İsmail Ağar, bildiğiniz gibi yılların hakimi, İlksan’ı kurtaran kişi olarak bilinir. DYP çizgisinden sapmadan bugünlere gelmiş, o da İyi Parti bünyesinde siyaset yapıyor. Onların yaptığı siyaset anlayışı eskilere dayansa da, kendilerini tazelemesini bilen şahsiyetler. Yani bugünün siyasi çamurluğu içinde entelektüel bir anlayış çerçevesinde siyasi adap ve terbiyesini asla bozmadan yollarında yürüyorlar. Gençlere yol verip, düşünceleri ile onları destekliyorlar.
İşte bu iki kadim dost ile gece yarılarına kadar sohbet ederken, Abdi Baklan’a bir kendini bilmez densizin “Prostatlı” küçümsemesi ile sosyal medyada yorumlar yaptığını; Abdi Baklan’ın gülümseyerek anlatımı ile öğrendim. Bir siyasi partimizin yöneticisi olan kişi, “iler ki günlerde köşemin mevzusu olacak” konu yüzünden eleştirmek için hakaretvari yorumlar ile güya, kendince Abdi Ağa’yı aşağılamak istemiş.

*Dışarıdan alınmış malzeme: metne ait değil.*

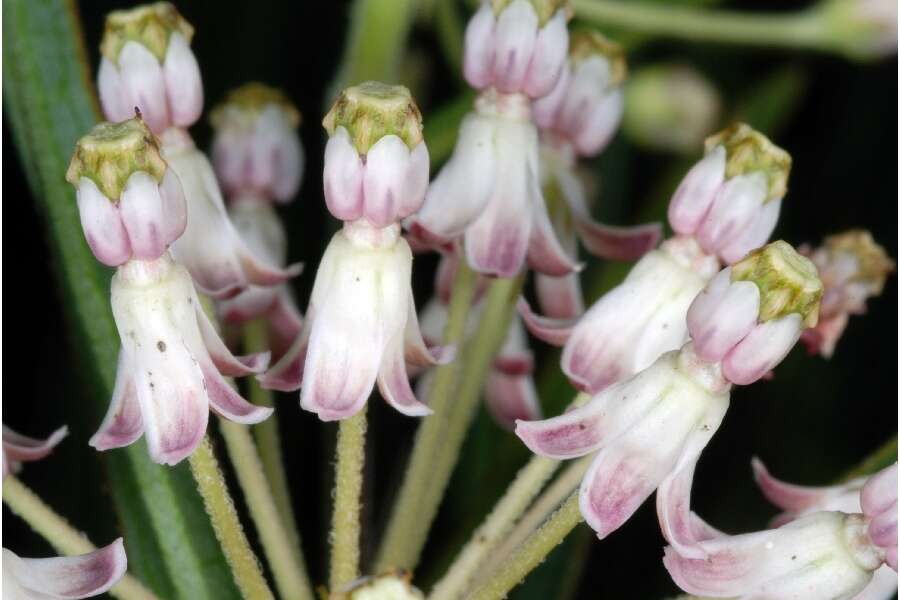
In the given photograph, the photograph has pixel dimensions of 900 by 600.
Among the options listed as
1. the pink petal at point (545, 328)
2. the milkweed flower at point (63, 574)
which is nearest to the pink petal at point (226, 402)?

Hayatı boyunca ciddi sağlık sorunları olmayan, sadece yıllardır eşinin hastalığı yüzünden İstanbul-İzmir-Denizli arasında mekik dokuyan Abdi Baklan’a “sende prostat var mı” diye sordum.
Gülümseyerek, “ben 74 yaşındayım. Bu yaşıma kadar yıllık kontrollerimi yaptırmama rağmen prostat bir hastalık olarak belirmedi. Böyle bir derdim de yok” cevabını verdi. Anlaşılan, kendisinden emin olan ve “ekşi yemedim karnım ağrısın” misali bu tür alaylı yorumlara bile tebessüm ile bakabilecek kadar sosyal medyayı iyi tanıyan birisi olduğunu da öğrenmiş oldum. Öyle ya, 74 yaşına kadar ilkeli bir şekilde gel, küçük bir olay yüzünden çocuğu yaşındaki, üstelik aynı partinin bir yöneticisi tarafından alaylı yorumlara konu ol. Bu olacak bir şey mi?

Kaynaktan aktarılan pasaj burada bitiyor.